> **Given instruction**
Swap "bird's tail" for "tail feathers" in the listing, from the line holding "At what distance is the" through the end of the listing, inclusive. Reproduce those lines with nothing else changed.

> **The data**
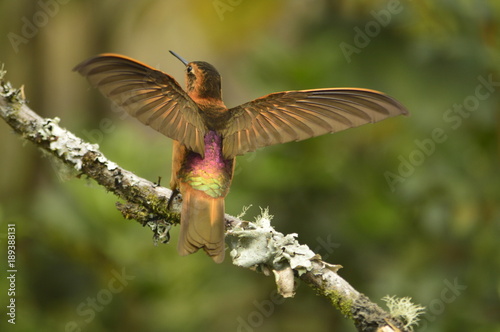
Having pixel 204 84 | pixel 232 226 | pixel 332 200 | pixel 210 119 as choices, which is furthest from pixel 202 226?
pixel 332 200

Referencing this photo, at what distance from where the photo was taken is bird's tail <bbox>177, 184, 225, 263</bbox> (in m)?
2.11

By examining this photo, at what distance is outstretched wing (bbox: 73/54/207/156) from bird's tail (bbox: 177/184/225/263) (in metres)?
0.18

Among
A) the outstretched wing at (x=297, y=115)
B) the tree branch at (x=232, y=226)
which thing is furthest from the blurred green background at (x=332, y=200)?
the outstretched wing at (x=297, y=115)

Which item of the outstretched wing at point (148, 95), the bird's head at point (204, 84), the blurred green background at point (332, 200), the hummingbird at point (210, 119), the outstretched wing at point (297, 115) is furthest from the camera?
the blurred green background at point (332, 200)

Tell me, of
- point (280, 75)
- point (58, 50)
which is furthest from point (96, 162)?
point (58, 50)

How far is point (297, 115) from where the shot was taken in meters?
2.33

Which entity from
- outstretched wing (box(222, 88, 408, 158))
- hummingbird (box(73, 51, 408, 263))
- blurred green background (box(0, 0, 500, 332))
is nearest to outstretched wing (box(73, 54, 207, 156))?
hummingbird (box(73, 51, 408, 263))

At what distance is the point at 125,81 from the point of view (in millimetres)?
2014

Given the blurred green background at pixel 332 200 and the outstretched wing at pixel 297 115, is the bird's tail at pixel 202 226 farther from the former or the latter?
the blurred green background at pixel 332 200

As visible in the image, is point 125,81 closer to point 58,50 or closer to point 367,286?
point 367,286

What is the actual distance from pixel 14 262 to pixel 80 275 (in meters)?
0.39

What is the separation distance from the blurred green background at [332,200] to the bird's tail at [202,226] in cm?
129

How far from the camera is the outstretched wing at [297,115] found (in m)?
2.21

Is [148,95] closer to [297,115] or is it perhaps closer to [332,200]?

> **Task output**
At what distance is the point at 125,81 from the point of view (in millimetres)?
2014

Given the blurred green background at pixel 332 200 and the outstretched wing at pixel 297 115, is the tail feathers at pixel 202 226 farther from the former or the latter?
the blurred green background at pixel 332 200

As visible in the image, is point 125,81 closer to point 58,50 or closer to point 367,286?
point 367,286

What is the actual distance from pixel 14 262 to pixel 80 275 (in meters)?
0.39

What is the separation distance from the blurred green background at [332,200] to the tail feathers at [202,226] in cm?
129

How far from the camera is the outstretched wing at [297,115] found (in m)?
2.21

Is [148,95] closer to [297,115] or is it perhaps closer to [332,200]?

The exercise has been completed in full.